One of the things I notice the most is that there are always people in the halls, day and night.    The constant activity is amazing.  And the days fly by because there is so much to do.  Yet I feel like I'm in a time warp.  I feel like I've been here forever, yet it's been less than a week.  I come into the office in the morning and before I know it, it's 6:30 or 7:00 p.m.   The military influence is very overwhelming, too.  There are constantly helicopters flying overhead; there are men (and women) in uniforms everwhere.  There are soldiers - not only US, but also from other countires - that roam the halls with guns, sometimes with their PPE/helmets, sometimes not.  I get a lot of "ma'am"s from the younger ones.  Makes me feel soooo old!  But I know my younger son would love this - he's deeply into all that is military.  And to be honest, I enjoy their comforting presence.  After all, this is a war zone!

There is so much to do and the amazing thing is that everyone is so dedicated and serious about our job here.  The FSNs (Foreign Service Nationals) are subject to threats, some have been kidnapped and killed because they work here.  Yet they are with us.  While it's hard for the Americans to be here, at least we are in a relatively safe area (the "International Zone" or "IZ" - NOT "the Green Zone," as "green" implies safe/go ahead.).  But the Iraqis who work here face danger every day and every night; they lose their electricity (we have generators) and water (we have water reserves) and yet, they show up for work most days.  It is a humbling experience.
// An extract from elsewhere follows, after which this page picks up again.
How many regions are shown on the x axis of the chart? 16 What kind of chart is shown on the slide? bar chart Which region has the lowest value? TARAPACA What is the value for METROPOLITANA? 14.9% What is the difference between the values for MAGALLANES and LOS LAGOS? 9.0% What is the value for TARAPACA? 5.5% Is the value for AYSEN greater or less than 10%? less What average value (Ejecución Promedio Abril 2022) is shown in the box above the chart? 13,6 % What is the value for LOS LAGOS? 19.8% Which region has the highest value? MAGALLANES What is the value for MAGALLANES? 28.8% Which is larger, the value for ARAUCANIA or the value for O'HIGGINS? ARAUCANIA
In sum, there is no place like Baghdad.  It is surreal.  It is amazingly cool and yet scary.  I try to keep a positive attitude (which is easy so far), but I have never experienced anything like this before.

What TIME is it Anyway?

July 27, 2004 - Well, I left my family 10 days ago and have officially been in Baghdad a week.  Now I can say I've got "51 and counting."  Meaning, I have 51 weeks out of my year left.  Of course, it's only about six weeks until I get to go home on my first R&R.  Normally, I wouldn't leave that soon, but my niece is getting married and I wouldn't miss it for the world!  (Plus, I hear there is a special gift for the guest who travels the furthest for the wedding - ha ha!)

I woke up at 4:00 a.m. Baghdad time, which is about 8:00 p.m. EST.  Ever since I got here, I have had a hard time sleeping - up several times a night to go to the bathroom (I take their advice to drink lots of water SERIOUSLY) and I usually wake up at 4:00 or 5:00.  Except when I am exhausted and don't wake up early.  I mean, my poor, middle-aged body is so confused!

Time has no meaning in Baghdad.  There is always something going on.  I mean, don't people SLEEP around here?  There is a sense of urgency in everything we do.  Even when I take my swim, I feel the pressure to finish, shower and get into the DFAC (Dining Facilities) before it closes.  After dinner, I relax in my hootch, reading and watching DVDs.  I just finished watching Season 2 of "Sex and the City" - maybe Carrie inspired me to write with my laptop!  Only she is way sexier than I am and she writes about, well, sex instead of mortars and war zones.

By the way, I wanted to say "thanks" to everyone who has been visiting this website and leaving me messages on the "Guestbook" page.  It is truly appreciated and helps keep me linked to the "real" world.  For those of you with friends or relatives here, if you tell them to come to "the Palace" and go to the State Human Resources Office, they will find me there.  Just have them ask for "Baghdad Anne" and I will know they (or someone they love) is reading my website.